Source excerpt -
--- Begin ---

Stretch everything thing, big stress for everyone. Fiance working three jobs, me with two, and still treading water. Manage to keep a level head and get the business closed when my grandmother takes a turn for the worst and goes to be with my grandfather. The whole time I remember my Grandpa Milo (who passed in 98) reminding me to be persistent and do unto others. We decide to move into my grandparents house, which brings us to the present. With the soon-to-be-wife working like crazy, and myself working until 11pm every night to clean out their house, have an estate sale and move all of our possessions in a small van to the house, the mental stress is huge. On top of my car breaking down and having to fix that as well, I still manage to help out my old apartment neighbor fix his VW (before I fixed my own) for free since he couldn't afford a shop to help him out and his family only had one car.
Moved, everything peachy at the moment. Until my uncle lies behind my back to my parents about what I have been doing, saying I'm trying to bleed my grandparents assests dry. Great news after almost a year of busing my rump for helping out my family. Finally get him quieted down and assess the house I'm in.

--- End ---

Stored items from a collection
--- Begin ---

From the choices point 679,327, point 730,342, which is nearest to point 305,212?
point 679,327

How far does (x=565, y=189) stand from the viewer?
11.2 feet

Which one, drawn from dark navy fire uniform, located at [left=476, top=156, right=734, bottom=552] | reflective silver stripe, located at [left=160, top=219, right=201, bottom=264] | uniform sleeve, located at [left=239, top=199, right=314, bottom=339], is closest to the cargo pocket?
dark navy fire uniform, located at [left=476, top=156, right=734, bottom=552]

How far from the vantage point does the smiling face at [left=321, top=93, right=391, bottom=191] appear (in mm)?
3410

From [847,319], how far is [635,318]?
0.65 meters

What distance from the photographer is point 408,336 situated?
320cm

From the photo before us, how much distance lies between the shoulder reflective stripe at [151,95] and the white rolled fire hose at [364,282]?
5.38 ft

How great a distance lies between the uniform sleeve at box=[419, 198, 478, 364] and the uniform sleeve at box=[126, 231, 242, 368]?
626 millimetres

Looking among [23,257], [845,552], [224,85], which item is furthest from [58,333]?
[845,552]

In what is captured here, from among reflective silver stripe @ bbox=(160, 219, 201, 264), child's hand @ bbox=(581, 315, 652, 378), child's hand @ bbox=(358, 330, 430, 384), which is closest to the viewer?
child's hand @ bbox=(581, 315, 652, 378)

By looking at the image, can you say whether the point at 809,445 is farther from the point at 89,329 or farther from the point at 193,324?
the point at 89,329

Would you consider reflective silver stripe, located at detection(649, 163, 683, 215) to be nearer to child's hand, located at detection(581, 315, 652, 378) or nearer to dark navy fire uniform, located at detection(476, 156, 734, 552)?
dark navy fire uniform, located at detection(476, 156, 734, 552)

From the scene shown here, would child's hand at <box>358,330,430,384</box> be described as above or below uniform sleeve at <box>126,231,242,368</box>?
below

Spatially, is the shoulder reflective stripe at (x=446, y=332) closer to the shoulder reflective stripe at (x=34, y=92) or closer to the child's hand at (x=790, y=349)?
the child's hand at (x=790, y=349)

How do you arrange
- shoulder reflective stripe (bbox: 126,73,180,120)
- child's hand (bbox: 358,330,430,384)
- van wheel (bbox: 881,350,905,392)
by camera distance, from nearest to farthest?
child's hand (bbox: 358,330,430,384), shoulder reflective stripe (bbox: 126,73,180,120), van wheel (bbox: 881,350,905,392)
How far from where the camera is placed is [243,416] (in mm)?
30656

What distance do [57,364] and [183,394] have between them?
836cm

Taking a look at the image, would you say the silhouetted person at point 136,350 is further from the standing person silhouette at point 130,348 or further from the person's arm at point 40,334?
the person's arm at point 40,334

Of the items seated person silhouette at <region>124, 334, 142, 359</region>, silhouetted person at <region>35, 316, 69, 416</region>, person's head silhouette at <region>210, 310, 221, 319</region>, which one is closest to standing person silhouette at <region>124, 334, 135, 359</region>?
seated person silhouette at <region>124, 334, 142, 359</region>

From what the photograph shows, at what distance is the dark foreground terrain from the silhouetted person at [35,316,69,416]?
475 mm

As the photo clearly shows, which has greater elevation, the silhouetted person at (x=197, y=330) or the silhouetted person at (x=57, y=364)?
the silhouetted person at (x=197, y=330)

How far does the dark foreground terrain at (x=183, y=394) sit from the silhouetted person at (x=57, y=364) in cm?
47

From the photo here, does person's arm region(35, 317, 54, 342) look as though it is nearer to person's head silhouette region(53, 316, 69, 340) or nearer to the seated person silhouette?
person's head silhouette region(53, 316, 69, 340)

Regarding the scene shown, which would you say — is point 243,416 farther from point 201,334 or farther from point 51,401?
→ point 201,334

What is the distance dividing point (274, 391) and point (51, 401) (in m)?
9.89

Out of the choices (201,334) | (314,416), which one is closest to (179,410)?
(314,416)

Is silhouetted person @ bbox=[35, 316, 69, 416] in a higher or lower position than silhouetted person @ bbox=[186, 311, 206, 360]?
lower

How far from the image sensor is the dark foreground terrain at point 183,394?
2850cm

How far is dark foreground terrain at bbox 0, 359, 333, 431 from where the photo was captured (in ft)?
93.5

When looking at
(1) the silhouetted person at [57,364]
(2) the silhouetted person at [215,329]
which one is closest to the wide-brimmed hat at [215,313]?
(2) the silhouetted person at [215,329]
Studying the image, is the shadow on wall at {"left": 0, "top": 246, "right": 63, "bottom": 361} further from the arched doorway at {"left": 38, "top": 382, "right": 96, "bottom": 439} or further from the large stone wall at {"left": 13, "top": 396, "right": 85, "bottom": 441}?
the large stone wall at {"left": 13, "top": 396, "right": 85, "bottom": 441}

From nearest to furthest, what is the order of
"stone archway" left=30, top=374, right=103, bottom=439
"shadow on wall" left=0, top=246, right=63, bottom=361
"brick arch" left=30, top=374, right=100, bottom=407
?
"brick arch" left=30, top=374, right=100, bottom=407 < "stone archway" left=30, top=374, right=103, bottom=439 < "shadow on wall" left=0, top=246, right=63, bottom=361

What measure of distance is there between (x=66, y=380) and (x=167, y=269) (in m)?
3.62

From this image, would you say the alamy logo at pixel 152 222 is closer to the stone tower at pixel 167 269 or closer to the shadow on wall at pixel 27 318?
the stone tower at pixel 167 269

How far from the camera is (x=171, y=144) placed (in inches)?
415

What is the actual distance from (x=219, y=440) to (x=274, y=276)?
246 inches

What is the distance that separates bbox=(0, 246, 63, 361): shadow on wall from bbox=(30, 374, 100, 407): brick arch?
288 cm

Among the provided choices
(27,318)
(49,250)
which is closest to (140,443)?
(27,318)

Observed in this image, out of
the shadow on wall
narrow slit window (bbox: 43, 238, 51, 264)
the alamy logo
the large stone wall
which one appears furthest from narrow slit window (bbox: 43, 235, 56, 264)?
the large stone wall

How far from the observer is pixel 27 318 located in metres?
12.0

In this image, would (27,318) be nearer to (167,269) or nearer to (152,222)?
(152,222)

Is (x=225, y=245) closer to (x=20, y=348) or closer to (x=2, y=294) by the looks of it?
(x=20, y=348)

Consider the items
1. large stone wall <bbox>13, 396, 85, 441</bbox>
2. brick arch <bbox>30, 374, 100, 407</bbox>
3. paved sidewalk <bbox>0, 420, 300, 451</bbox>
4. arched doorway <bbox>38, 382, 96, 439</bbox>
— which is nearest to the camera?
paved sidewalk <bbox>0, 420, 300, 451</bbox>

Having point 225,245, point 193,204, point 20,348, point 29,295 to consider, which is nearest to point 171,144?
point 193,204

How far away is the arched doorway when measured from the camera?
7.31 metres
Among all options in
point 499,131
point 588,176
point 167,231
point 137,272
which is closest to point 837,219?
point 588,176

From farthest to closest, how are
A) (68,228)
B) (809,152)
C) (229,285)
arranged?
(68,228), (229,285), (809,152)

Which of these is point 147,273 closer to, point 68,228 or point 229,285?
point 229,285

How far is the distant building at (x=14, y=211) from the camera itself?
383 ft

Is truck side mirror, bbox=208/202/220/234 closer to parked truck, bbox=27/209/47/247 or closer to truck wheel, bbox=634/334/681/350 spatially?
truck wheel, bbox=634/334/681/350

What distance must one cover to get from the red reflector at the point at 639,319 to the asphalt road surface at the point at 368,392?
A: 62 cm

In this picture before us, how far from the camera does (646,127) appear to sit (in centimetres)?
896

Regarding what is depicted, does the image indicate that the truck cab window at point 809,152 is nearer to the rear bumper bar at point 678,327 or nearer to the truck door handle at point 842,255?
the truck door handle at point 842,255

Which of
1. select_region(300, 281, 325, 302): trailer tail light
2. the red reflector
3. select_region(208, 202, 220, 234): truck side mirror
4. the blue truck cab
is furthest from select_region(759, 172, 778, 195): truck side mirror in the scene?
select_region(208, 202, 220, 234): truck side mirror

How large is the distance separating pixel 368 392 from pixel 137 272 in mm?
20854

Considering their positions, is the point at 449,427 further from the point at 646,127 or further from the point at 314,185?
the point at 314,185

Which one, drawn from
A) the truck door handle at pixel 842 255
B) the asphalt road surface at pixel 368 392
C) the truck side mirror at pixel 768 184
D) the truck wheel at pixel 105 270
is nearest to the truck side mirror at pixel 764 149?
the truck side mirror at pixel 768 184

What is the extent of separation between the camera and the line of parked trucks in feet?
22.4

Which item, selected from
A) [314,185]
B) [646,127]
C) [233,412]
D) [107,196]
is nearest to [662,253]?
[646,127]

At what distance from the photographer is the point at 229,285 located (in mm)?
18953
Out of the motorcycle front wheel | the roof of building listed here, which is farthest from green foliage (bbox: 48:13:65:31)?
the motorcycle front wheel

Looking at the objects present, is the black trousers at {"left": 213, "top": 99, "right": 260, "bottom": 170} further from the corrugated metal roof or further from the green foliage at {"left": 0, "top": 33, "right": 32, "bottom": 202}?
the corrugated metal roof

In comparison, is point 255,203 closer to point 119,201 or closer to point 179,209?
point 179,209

--- End ---

List of tasks -
(a) For the account of the family move, state whether each statement agrees with it: (i) The fiancé was working three jobs. (ii) The writer repaired their own car before helping the neighbor with his VW. (iii) Grandpa Milo passed away in 98. For each, answer yes or no and quote the deciding words.
(b) Reproduce word for word the portion of the account of the family move from "Moved, everything peachy" to "house I'm in.".
(c) Carry the account of the family move forward, beginning after its final sentence.

Responses to the exercise -
(a)
(i) Yes: "Fiance working three jobs"
(ii) No: "help out my old apartment neighbor fix his VW (before I fixed my own)"
(iii) Yes: "my Grandpa Milo (who passed in 98)"

(b)
Moved, everything peachy at the moment. Until my uncle lies behind my back to my parents about what I have been doing, saying I'm trying to bleed my grandparents assests dry. Great news after almost a year of busing my rump for helping out my family. Finally get him quieted down and assess the house I'm in.

(c)
Not good. House sank 6 1/2 inches in the back. Quoted 50K + to just fix the foundation (even though I could rebuild the entire inside, which I plan to do, I can't do this). So now I'm stuck. I'm cut down on my teaching job, planning and paying for a wedding myself, working odd jobs on the side (which is where a toolbox comes in) just to keep a falling roof over my head. But I keep in my mind all the time what I'm doing for my kids at school, my neighbors that are also stretched thin, and ensuring that my future wife will have the dream wedding she deserves and a life without worry, like my grandpa Milo did for my other grandma (who is 87 and still kicking life's ****!). I work hard for what I have and put my individual wants/needs last because I need to give back to others, and I plan to do it until the day I can't lift a pinky, the whole time teaching my children to pay it forward as well.
I know this might not seem as worthwhile as some of the other users on here, but I've worked a lot and been burned a lot, but I keep going because of my need to make a difference.